▸ Activité:
Pouvez-vous recopier mot pour mot l'intégralité du texte sur la COP28 et les combustibles fossiles ?

▸ Extrait cité:
Les gouvernements devraient prendre des mesures urgentes à l’égard du climat et protéger les droits

Le complexe d’Al-Ruwais, aux Émirats arabes unis, comprenant une raffinerie et des usines pétrochimiques. Une flamme était visible au-dessus d’une torchère où brûlaient des gaz résiduaires, le 14 mai 2018. © 2018 Christophe Viseux/Bloomberg via Getty Images

(Beyrouth, 14 décembre 2023) – La Conférence des Nations Unies sur les changements climatiques, COP28, a finalement abouti à la reconnaissance de la nécessité d’une transition hors des énergies fossiles, mais sans parvenir à un consensus sur un engagement clair assorti de délais pour l’élimination des combustibles fossiles, a déclaré aujourd’hui Human Rights Watch ; or, ceux-ci sont le principal moteur de la crise climatique.   

« Le fait que les combustibles fossiles soient enfin cités dans le communiqué final d’une conférence COP est une reconnaissance tardive que ce secteur est le principal facteur responsable de la crise climatique », a déclaré Richard Pearshouse, directeur de la division Environnement et droits humains de Human Rights Watch. « Toutefois, les gouvernements ne sont pas parvenus à se mettre d’accord sur un engagement urgent et assorti de délais, dont le monde aurait besoin pour faire face à la crise climatique et protéger les droits humains. »

▸ Données fournies:
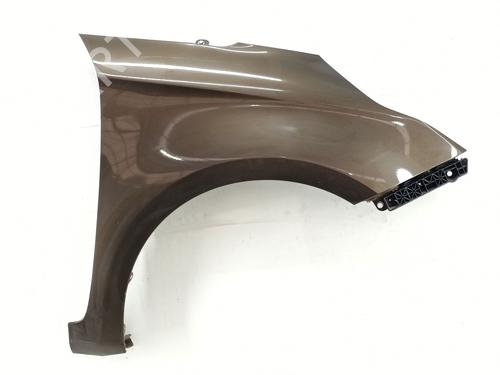 right-front-fenders-kia-carens-iv-2013-37873603 main image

▸ Réponse rédigée:
Les gouvernements devraient prendre des mesures urgentes à l’égard du climat et protéger les droits

Le complexe d’Al-Ruwais, aux Émirats arabes unis, comprenant une raffinerie et des usines pétrochimiques. Une flamme était visible au-dessus d’une torchère où brûlaient des gaz résiduaires, le 14 mai 2018. © 2018 Christophe Viseux/Bloomberg via Getty Images

(Beyrouth, 14 décembre 2023) – La Conférence des Nations Unies sur les changements climatiques, COP28, a finalement abouti à la reconnaissance de la nécessité d’une transition hors des énergies fossiles, mais sans parvenir à un consensus sur un engagement clair assorti de délais pour l’élimination des combustibles fossiles, a déclaré aujourd’hui Human Rights Watch ; or, ceux-ci sont le principal moteur de la crise climatique.   

« Le fait que les combustibles fossiles soient enfin cités dans le communiqué final d’une conférence COP est une reconnaissance tardive que ce secteur est le principal facteur responsable de la crise climatique », a déclaré Richard Pearshouse, directeur de la division Environnement et droits humains de Human Rights Watch. « Toutefois, les gouvernements ne sont pas parvenus à se mettre d’accord sur un engagement urgent et assorti de délais, dont le monde aurait besoin pour faire face à la crise climatique et protéger les droits humains. »